Australian politician

James Macfarlane (2 September 1844 – 24 November 1914) was an Australian businessman and politician. He served as a Senator for Tasmania from 1901 to 1910, representing the Free Trade Party and Liberal Party. He was born in Scotland and arrived in Australia in 1870, establishing a shipping agency in Hobart.

==Early life==
Macfarlane was born on 2 September 1844 in Glasgow, Scotland. He was the son of Lillias (née Alexander) and Andrew Macfarlane; his father was a surveyor.

Macfarlane was educated in Glasgow and also at the Bruce Castle School in London. He subsequently joined Redfern, Alexander and Company, a London merchant shipping firm, where he worked for eight years alongside his brother John. The pair immigrated to Australia in 1870, settling in Hobart. They took over Askin Morrison's shipping business and established Macfarlane Brothers, which became one of the largest shipping agencies in Tasmania.

==Politics==
Macfarlane was elected to a three-year Senate term at the inaugural 1901 federal election, standing as a Free Trade candidate. He was re-elected to a six-year term at the 1903 election, but was defeated as a Liberal candidate at the 1910 election.
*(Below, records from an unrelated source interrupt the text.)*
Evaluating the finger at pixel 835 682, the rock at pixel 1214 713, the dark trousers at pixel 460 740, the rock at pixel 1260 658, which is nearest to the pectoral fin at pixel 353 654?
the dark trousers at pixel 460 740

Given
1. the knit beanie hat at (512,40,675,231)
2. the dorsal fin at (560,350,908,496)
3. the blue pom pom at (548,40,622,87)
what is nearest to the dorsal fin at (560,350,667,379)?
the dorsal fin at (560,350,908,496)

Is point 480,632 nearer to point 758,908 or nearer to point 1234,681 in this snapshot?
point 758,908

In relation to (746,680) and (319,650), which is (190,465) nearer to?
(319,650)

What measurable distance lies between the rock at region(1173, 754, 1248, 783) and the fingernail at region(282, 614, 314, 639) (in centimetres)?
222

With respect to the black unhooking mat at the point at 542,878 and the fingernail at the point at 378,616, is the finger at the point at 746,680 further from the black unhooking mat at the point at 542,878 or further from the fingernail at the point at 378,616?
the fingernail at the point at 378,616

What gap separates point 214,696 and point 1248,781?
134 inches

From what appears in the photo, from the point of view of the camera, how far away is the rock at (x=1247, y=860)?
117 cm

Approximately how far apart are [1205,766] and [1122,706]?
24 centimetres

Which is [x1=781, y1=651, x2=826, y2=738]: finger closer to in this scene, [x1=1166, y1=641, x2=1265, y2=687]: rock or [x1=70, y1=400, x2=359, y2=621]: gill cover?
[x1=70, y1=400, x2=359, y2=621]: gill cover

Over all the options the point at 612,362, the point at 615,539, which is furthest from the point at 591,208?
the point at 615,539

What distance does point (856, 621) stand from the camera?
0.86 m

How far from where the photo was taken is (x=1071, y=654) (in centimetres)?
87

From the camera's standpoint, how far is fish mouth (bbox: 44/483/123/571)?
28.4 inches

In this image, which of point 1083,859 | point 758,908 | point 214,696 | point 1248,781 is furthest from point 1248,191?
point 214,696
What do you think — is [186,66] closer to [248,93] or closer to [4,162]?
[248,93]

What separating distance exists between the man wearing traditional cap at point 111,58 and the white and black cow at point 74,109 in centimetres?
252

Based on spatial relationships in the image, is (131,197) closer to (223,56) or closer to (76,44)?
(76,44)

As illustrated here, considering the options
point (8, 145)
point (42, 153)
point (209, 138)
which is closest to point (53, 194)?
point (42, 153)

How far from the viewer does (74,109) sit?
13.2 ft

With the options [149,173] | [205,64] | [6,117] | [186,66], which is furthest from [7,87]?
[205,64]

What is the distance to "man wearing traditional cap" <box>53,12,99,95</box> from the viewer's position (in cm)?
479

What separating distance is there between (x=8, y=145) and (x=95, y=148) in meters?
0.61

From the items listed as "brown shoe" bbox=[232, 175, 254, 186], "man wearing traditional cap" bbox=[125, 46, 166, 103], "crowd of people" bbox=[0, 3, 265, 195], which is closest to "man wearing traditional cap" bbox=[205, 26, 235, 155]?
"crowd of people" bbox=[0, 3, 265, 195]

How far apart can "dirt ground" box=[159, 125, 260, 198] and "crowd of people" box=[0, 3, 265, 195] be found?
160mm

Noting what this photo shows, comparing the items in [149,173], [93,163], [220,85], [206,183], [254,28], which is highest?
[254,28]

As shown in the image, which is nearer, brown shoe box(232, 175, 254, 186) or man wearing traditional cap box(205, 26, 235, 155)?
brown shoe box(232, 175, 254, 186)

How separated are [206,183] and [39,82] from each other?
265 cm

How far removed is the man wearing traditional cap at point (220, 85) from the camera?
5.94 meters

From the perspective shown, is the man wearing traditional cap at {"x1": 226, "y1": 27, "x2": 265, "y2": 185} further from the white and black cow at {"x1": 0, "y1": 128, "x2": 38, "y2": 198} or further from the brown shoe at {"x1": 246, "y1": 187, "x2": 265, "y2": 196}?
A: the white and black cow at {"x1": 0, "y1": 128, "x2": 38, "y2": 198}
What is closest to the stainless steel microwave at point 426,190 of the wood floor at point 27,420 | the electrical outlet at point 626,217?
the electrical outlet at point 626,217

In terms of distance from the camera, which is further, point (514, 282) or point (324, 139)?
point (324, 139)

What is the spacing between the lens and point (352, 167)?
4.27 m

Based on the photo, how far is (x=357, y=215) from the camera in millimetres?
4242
In parliament, Macfarlane was known for his opposition to the White Australia policy.

==Personal life==
In 1874, Macfarlane married Anna Young, with whom he had two daughters. He acquired the Newlands estate in New Town, which was subdivided in 1907. He died in Hobart on 24 November 1914, aged 70.

Macfarlane was a pioneer of golf in Tasmania. In 1896, he laid out a golf course at his property and founded the Newlands Golf Club, the first golf club in the Hobart region.